>> BEGIN THE RECORDS

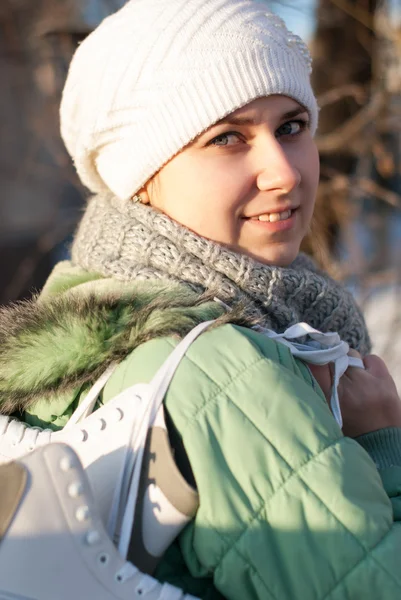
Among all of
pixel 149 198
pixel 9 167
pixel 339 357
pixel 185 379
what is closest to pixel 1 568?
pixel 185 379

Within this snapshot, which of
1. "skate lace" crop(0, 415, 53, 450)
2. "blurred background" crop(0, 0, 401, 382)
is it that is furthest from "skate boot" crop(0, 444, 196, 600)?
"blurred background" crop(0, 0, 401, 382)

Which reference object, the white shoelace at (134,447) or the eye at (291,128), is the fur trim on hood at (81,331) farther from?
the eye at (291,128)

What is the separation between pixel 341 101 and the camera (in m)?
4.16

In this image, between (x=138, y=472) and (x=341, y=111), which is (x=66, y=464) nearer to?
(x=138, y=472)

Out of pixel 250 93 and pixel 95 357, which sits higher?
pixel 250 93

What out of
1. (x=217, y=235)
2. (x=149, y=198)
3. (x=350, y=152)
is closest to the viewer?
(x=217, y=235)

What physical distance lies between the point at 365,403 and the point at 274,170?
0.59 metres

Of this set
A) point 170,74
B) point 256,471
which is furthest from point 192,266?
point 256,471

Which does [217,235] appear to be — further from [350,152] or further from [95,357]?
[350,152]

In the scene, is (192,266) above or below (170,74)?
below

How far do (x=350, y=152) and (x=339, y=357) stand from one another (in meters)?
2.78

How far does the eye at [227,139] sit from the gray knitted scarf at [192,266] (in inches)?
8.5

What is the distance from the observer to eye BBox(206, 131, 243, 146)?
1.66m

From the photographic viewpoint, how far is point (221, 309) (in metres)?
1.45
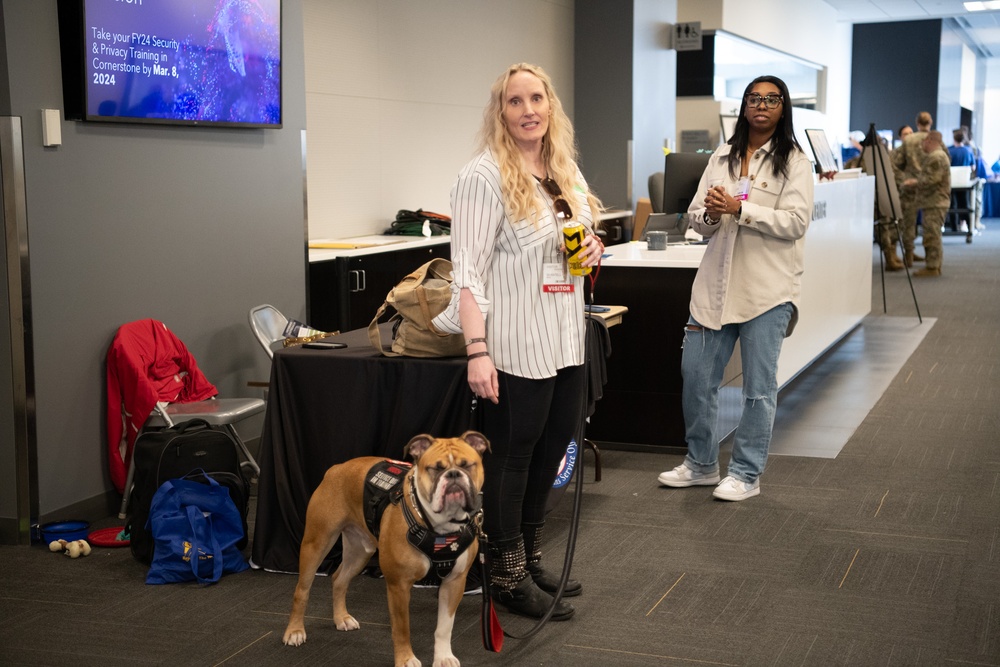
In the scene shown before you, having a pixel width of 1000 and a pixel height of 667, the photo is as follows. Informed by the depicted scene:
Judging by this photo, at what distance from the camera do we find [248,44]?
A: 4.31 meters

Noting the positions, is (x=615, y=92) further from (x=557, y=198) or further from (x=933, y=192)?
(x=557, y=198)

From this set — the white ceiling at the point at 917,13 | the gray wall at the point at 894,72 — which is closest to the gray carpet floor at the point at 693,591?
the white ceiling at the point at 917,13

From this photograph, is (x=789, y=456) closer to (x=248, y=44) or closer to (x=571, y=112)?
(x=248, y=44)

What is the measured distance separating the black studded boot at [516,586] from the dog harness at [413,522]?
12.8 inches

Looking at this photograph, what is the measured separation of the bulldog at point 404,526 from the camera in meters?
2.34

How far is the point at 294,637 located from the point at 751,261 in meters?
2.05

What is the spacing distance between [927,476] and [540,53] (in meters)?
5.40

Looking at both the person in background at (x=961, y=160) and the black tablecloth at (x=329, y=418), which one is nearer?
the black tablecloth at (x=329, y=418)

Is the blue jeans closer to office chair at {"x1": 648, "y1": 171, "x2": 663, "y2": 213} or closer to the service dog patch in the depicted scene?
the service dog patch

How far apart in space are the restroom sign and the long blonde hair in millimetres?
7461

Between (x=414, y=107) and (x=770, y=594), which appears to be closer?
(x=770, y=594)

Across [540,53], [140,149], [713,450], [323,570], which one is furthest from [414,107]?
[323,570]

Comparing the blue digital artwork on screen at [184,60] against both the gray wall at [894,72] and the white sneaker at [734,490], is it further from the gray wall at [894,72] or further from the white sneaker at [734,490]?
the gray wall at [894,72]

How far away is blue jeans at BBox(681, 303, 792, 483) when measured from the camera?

>> END THE RECORDS

§ TASK
Pick out each line in the entries above that contains the word "black", treating uppercase and lowercase as different.

§ RESULT
What is the measured distance separating the black studded boot at [516,586] from the dog harness at [413,522]?
Looking at both the person in background at (x=961, y=160) and the black tablecloth at (x=329, y=418), which one is nearer?
the black tablecloth at (x=329, y=418)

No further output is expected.